Un instant, elle se tourna vers son comparse, sans dire un mot. Elle ne savait pas vraiment ce qu'elle cherchait en lui, ce qu'elle cherchait à lui dire. Son regard se posa sur l'entaille sanguinolente qui barrait le bras s'accrochant à elle. Il avait besoin de se reposer le temps que cette plaie se referme. Heureusement, ils venaient de se nourrir. Elle-même sentait sa chair fourmiller là où le couteau s'était enfoncé dans son épaule. Faisant fi de la douleur, elle repoussa légèrement le blond avant de souffler, avec douceur :

— Tu peux y aller, Tamàs. Rentre.

— Quoi ?

Lentement, elle le relâcha, recula d'un pas.

— Je dois lui parler, murmura-t-elle.

Le blond la dévisageait, comme si elle venait de perdre la tête, sans esquisser le moindre signe de s'en aller. Quant à l'ombre, elle demeurait immobile, silencieuse, au milieu de la clairière. Mais la princesse du sang ressentait sa présence avec plus d'acuité que jamais. Elle craignait qu'à la moindre seconde qui passe, elle ne finisse par disparaître, comme un courant d'air, comme un éclair, comme elle était arrivée... Le moindre craquement de branche, le plus petit souffle du vent lui faisait redouter de se retourner pour ne découvrir que du vide. Tendue à l'extrême, elle finit par perdre patience et sa voix se fit plus dur tandis qu'elle assénait :

— C'est un ordre !

Le jeune homme ouvrit la bouche, prêt à protester mais se figea, arrêté par l'éclat tranchant qui luisait dans les prunelles dorées de sa créatrice. Il hocha la tête avec raideur avant de souffler, difficilement :

— Fais attention... s'il te plait...

Elle acquiesça, comme pour promettre. Tout pour qu'il s'en aille. Ce qu'il finit par faire. Leur tournant le dos, ses doigts toujours crispés autour du manche de sa dague, il s'engouffra dans les fourrés, en direction du sentier qu'ils avaient quitté lors du combat.

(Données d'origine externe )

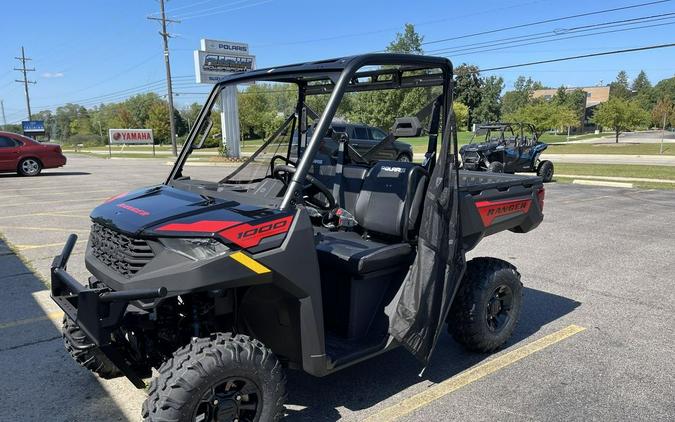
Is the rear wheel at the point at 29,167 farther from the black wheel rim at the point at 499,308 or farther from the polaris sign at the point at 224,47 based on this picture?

Alors qu'il disparaissait entre les arbres, la voix rauque et chuchotante de l'ombre retentit derrière elle.

— Ils ont raison, tu n'aurais peut-être pas dû revenir. Quand tous pensaient que tu étais morte, tu étais plus en sécurité. On ne chasse pas à mort les fantômes...

Elle fit volte-face, toisant ce masque blanc qui semblait gris dans la pénombre. Les arabesques dorés paraissaient presque briller, tout comme les motifs sur le long manteau vert. Le calme était de retour dans la forêt, comme si rien ne s'était passé. L'aurore commençait à pointer au loin son museau ensanglanté, mettant fin à cette nuit interminable. Mais au cœur de la clairière, l'ombre elle paraissait toujours autant irréelle, nimbée de cette étrange aura.

Erzsébet comprenait qu'on puisse prendre cette mystérieuse créature pour un spectre. Elle comprenait toutes les rumeurs. Ce qu'elle ne comprenait pas en revanche c'était... Pourquoi ?

— Pourquoi m'avoir sauvée ?

L'individu se détourna légèrement, rabattant un pan de tissus face à lui, avant de lâcher, presque méprisant :

— Je n'aime pas quand les enfants de Vincente viennent sur mes terres.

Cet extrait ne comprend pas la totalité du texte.